--- Metin Parçası ---
---
NURAY MERT
Meğer bütün dertleri, dayatma sırasının kendilerine gelmesiymiş. Din ve vicdan özgürlüğünden anladıkları din dayatmasıymış (daha doğrusu ‘din’den kendileri ne anlıyorsa onu).
Ceberrut bir laiklik anlayışından çok çektik. Bu ülkenin normalleşmesinin yolunun laiklik adına her türlü dayatmaya son verilmesinden geçtiğini söyledik.
Yıllarca sadece başörtülü olduğu için üniversiteye sokulmayan öğrencilerin utancını yaşadık. Kamu görevlerinde başörtüsü takma özgürlüğü, Meclis’e başörtüsüyle girme özgürlüğüyle ise daha yeni tanıştık.
Gelgelelim benim gibi düşünenler için, özgürlük adına duyulan sevinç kursakta kaldı. Kendini ‘dindarların iktidarı’ diye tanımlayan mevcut iktidarın giderek otoriterleşmesi, bu otoriterleşmeyi din-devlet-millet kucaklaşması olarak takdim etmesi, bizi işin özgürlükler meselesi olmadığı acı gerçeğiyle bizi çoktan tanıştırmıştı. İş döndü dolaştı, ‘Şimdi dayatma sırası bizde’ noktasına vardı.
Laiklik bu yüzden önemli
Zorunlu din dersi, dayatma mantığının en çarpıcı örneklerinden biri. Daha acıklısı, bu tür dayatmalara karşı en çok sesin Alevilerden çıkıyor olması. Çünkü bu bir mezhep meselesi değil ve olmamalı.
En çok ses çıkaranlar dindar kesimin içinden olsaydı, bu ülke için büyük umut olurdu, olmadı. Evet, ‘istemeyenin din dersi almasına karşı çıkmak’ta başı çekenler laikler ve Aleviler değil, yakın geçmişte din ve vicdan özgürlüğü adına mücadele edenler olmalıydı. Öyle olduğu için, mesele ‘inanan-inanmayan’ ve/veya ‘Alevi-Sünni’ meselesine dönüyor.
Böylesi çok tehlikeli bir gidiş. Laiklik işte bu nedenle çok önemli, bu nedenle demokrasinin olmazsa olmaz koşulu.
---
--- Yapılacak Alıştırmalar ---
1. Metin parçasına göre aşağıdaki soruları cevaplayın.
(a) Öğrenciler yıllarca hangi sebeple üniversiteye sokulmadı?
(b) Dayatma mantığının en çarpıcı örneklerinden biri olarak ne gösteriliyor?
(c) Son paragrafta laiklik neyin olmazsa olmaz koşulu olarak nitelendiriliyor?
2. Metin parçasında "Laiklik bu yüzden" ile "olmazsa olmaz koşulu." arasındaki bölümü, bu iki ifade de dahil olmak üzere, hiçbir değişiklik yapmadan döndürün.

--- Gösterilen Veriler ---
---
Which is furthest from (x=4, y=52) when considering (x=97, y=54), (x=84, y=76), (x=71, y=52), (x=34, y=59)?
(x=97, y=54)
---
--- Sıralı Cevaplar ---
1.
(a) Öğrenciler sadece başörtülü oldukları için üniversiteye sokulmadı.
(b) Zorunlu din dersi, dayatma mantığının en çarpıcı örneklerinden biri olarak gösteriliyor.
(c) Laiklik, demokrasinin olmazsa olmaz koşulu olarak nitelendiriliyor.

2.
Laiklik bu yüzden önemli
Zorunlu din dersi, dayatma mantığının en çarpıcı örneklerinden biri. Daha acıklısı, bu tür dayatmalara karşı en çok sesin Alevilerden çıkıyor olması. Çünkü bu bir mezhep meselesi değil ve olmamalı.
En çok ses çıkaranlar dindar kesimin içinden olsaydı, bu ülke için büyük umut olurdu, olmadı. Evet, ‘istemeyenin din dersi almasına karşı çıkmak’ta başı çekenler laikler ve Aleviler değil, yakın geçmişte din ve vicdan özgürlüğü adına mücadele edenler olmalıydı. Öyle olduğu için, mesele ‘inanan-inanmayan’ ve/veya ‘Alevi-Sünni’ meselesine dönüyor.
Böylesi çok tehlikeli bir gidiş. Laiklik işte bu nedenle çok önemli, bu nedenle demokrasinin olmazsa olmaz koşulu.